The answer is frankly the numbers are too small but paradoxically, as MND is a relatively uncommon disease, the disproportionate number found in the Village, suggest the results are more than just a possible artefact. Thus we can only speculate as to possible interactive influences, although we generally favour an epigenetic explanation of neurological and malignant disorders [4,6,9,16,20,23,24-28,33], which is increasingly supported by larger recent epidemiological studies [2-4,6]. Indeed in a major longitudinal study of the age of onset of `normal’ cognitive decline over a 20 years period, they reported it appears to be starting earlier than initially estimated [34], however this might well be explained as the beginning of softer symptoms of earlier neurological disease, and picking up early signs of the recent confirmed rise in earlier onset neurological mortality [1,4,10], especially when considering growing evidence of impact of low-level organophosphates and exposure to non-ionising EMF [18-28,33]. In view of only a possible slight link between EMF and the development of MND [19], might it be that being in a rural area, with higher levels of background agrochemicals, the additional factor of proximity to the airfield, with its concentration of petrochemicals and the local geography, enhanced any vulnerability of people in the area, with possible genetic vulnerability?

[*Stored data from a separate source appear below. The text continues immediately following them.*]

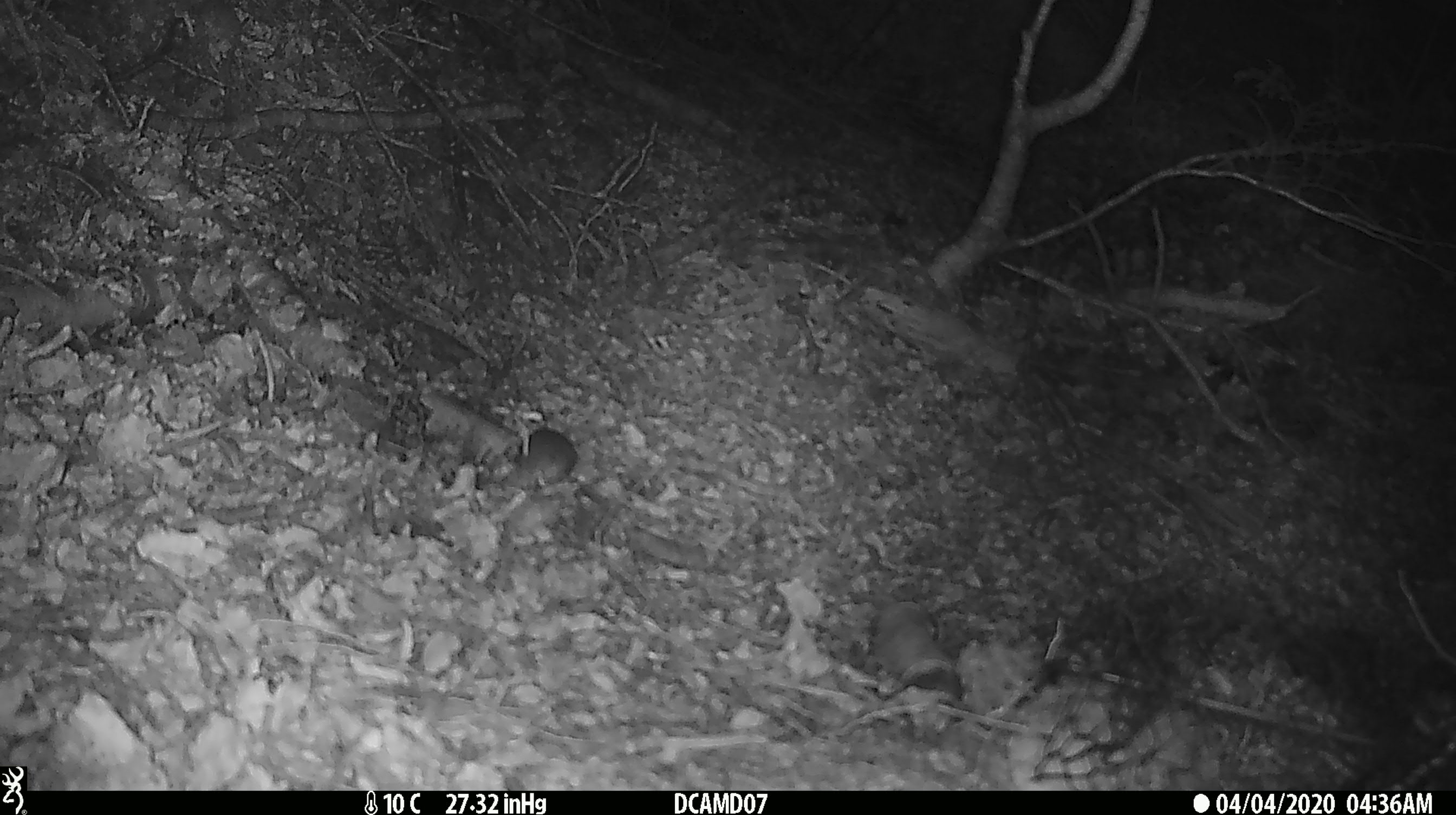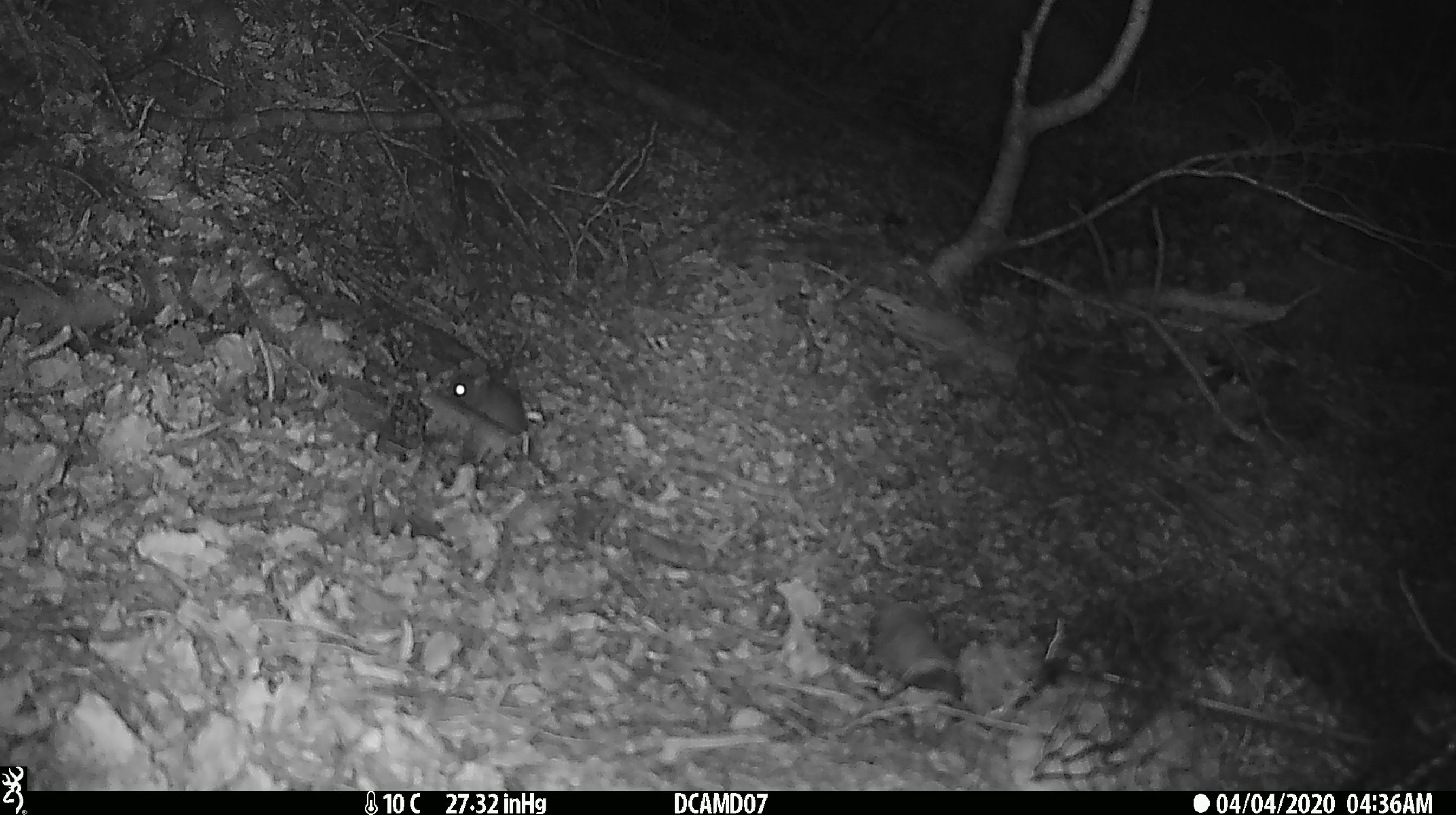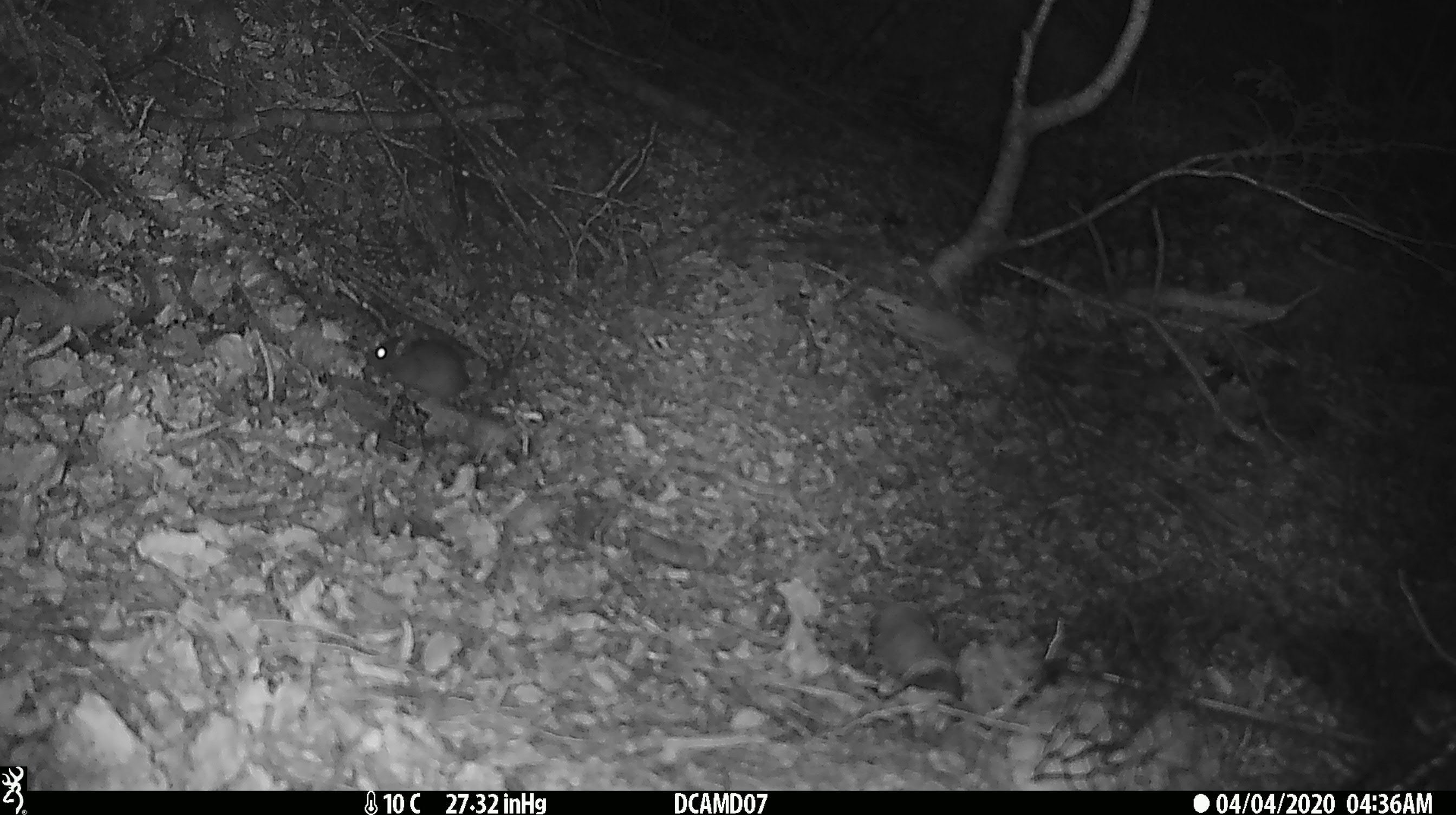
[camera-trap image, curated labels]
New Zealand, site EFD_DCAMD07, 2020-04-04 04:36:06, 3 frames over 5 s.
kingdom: Animalia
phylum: Chordata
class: Mammalia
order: Rodentia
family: Muridae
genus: Mus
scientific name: Mus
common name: mouse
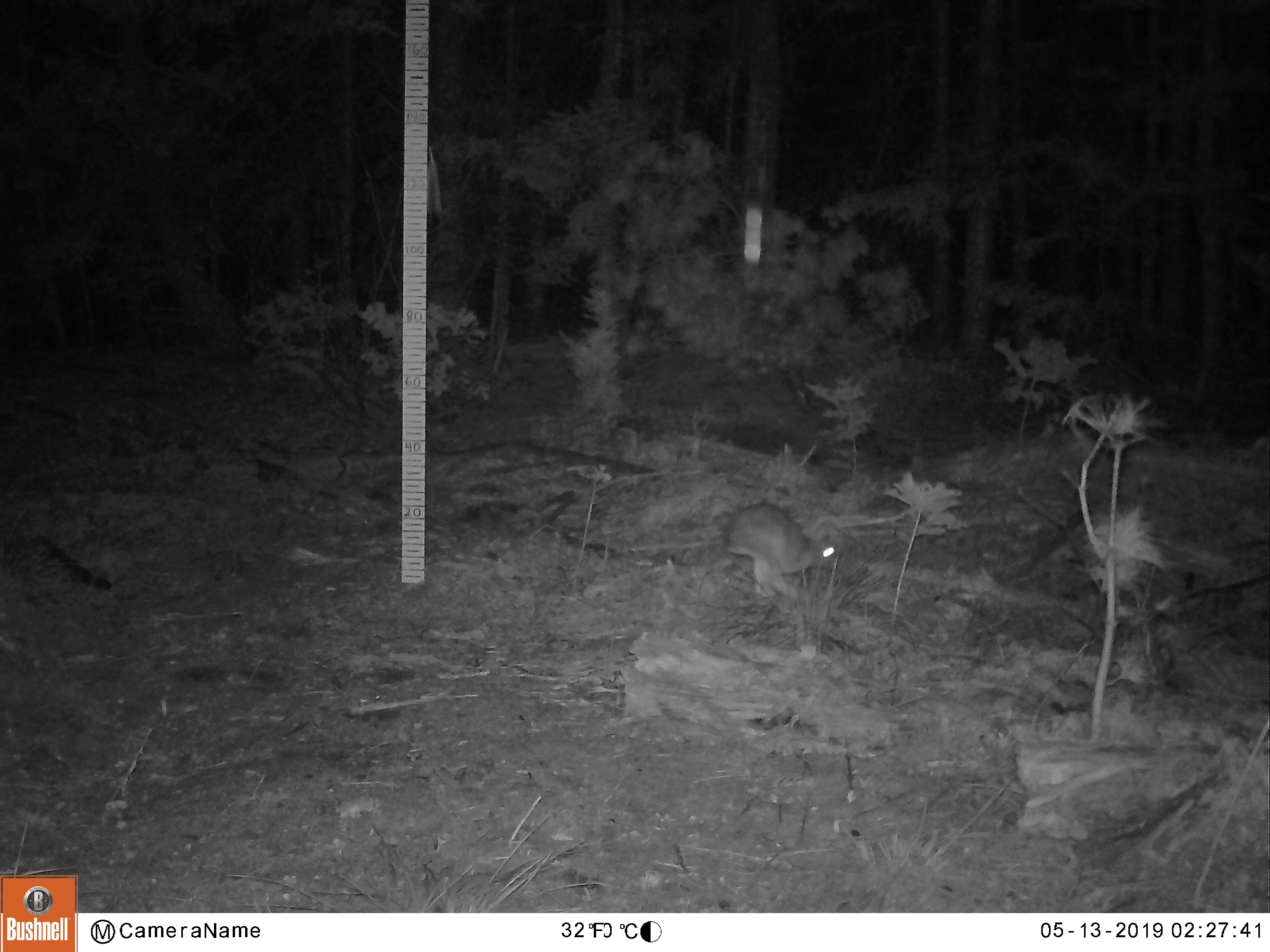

Although, we have to be very cautious as we can only speculate upon possible interactive causes, this project should be seen as a pilot study to justify a national study of new MND patients as we appear to have identified a geographic hotspot that where theoretically people are disproportionately exposed to a range of possible triggers within the environment. If an active partnership could be established between people with newly diagnosed MND and a research term, working at a national level with the MND Association, it would likely get a very high response rate, to create a powerful data set.
If this ‘double’ exposure possibly contributes to these disproportionate rates of MND, this could only be really tested in a national study. This ideally would be with new MND patients, designed with all due safeguards to ensure free consent, full and total anonymity and confidentiality, to test whether other hot spots might be identified that would contribute to a better understanding of the multi-epigenetic factors associated with the aetiology of motor neurone disease. This would add to the further understanding of MND, possibly identifying priority areas for research, with potential preventive opportunities, which a national geo-socio-economic-familial questionnaire study could deliver.